§ **WHAT TO WORK ON**:
Reproduce every one of the rows below, substituting "farthest" for each occurrence of "furthest" and leaving all other text unchanged.

Source data:

╭──

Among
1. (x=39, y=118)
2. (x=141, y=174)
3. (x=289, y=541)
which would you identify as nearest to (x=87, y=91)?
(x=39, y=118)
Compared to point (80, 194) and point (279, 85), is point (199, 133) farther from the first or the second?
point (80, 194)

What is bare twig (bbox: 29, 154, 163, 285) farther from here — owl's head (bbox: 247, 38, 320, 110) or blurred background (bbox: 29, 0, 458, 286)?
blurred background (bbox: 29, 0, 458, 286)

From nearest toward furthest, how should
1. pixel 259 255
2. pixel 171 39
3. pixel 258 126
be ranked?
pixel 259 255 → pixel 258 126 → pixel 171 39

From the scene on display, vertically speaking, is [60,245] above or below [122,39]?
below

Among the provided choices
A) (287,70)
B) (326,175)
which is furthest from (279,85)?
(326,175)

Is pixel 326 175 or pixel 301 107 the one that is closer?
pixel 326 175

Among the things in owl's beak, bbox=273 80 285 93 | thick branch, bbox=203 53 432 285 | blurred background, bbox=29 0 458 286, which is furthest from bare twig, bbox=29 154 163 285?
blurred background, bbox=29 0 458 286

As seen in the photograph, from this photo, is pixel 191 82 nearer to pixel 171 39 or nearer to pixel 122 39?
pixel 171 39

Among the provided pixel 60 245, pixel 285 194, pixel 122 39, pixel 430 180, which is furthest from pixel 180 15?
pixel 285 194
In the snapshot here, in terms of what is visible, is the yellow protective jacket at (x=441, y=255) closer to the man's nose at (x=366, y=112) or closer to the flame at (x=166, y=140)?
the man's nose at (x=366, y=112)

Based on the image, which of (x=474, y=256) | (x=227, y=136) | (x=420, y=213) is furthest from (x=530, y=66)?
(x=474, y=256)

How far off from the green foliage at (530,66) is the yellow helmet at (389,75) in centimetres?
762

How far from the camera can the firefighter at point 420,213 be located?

╰──

§ **WRITTEN RESPONSE**:
Among
1. (x=39, y=118)
2. (x=141, y=174)
3. (x=289, y=541)
which would you identify as nearest to (x=87, y=91)?
(x=39, y=118)
Compared to point (80, 194) and point (279, 85), is point (199, 133) farther from the first or the second?
point (80, 194)

What is bare twig (bbox: 29, 154, 163, 285) farther from here — owl's head (bbox: 247, 38, 320, 110) or blurred background (bbox: 29, 0, 458, 286)?
blurred background (bbox: 29, 0, 458, 286)

From nearest toward farthest, how should
1. pixel 259 255
2. pixel 171 39
3. pixel 258 126
be ranked?
pixel 259 255 → pixel 258 126 → pixel 171 39

From the scene on display, vertically speaking, is [60,245] above or below [122,39]?
below

Among the provided choices
A) (287,70)
B) (326,175)
which is farthest from (279,85)?
(326,175)

Is pixel 326 175 or pixel 301 107 the one that is closer?
pixel 326 175

Among the things in owl's beak, bbox=273 80 285 93 | thick branch, bbox=203 53 432 285 | blurred background, bbox=29 0 458 286, which is farthest from bare twig, bbox=29 154 163 285?
blurred background, bbox=29 0 458 286

As seen in the photograph, from this photo, is pixel 191 82 nearer to pixel 171 39 or nearer to pixel 122 39?
pixel 171 39

Among the provided pixel 60 245, pixel 285 194, pixel 122 39, pixel 430 180, which is farthest from pixel 180 15?
pixel 285 194
In the snapshot here, in terms of what is visible, is the yellow protective jacket at (x=441, y=255) closer to the man's nose at (x=366, y=112) or closer to the flame at (x=166, y=140)?
the man's nose at (x=366, y=112)

Based on the image, which of (x=474, y=256) | (x=227, y=136) | (x=420, y=213) is farthest from (x=530, y=66)?
(x=474, y=256)

How far off from the green foliage at (530,66) is the yellow helmet at (389,75) in centimetres?
762

How far from the camera can the firefighter at point 420,213 be located?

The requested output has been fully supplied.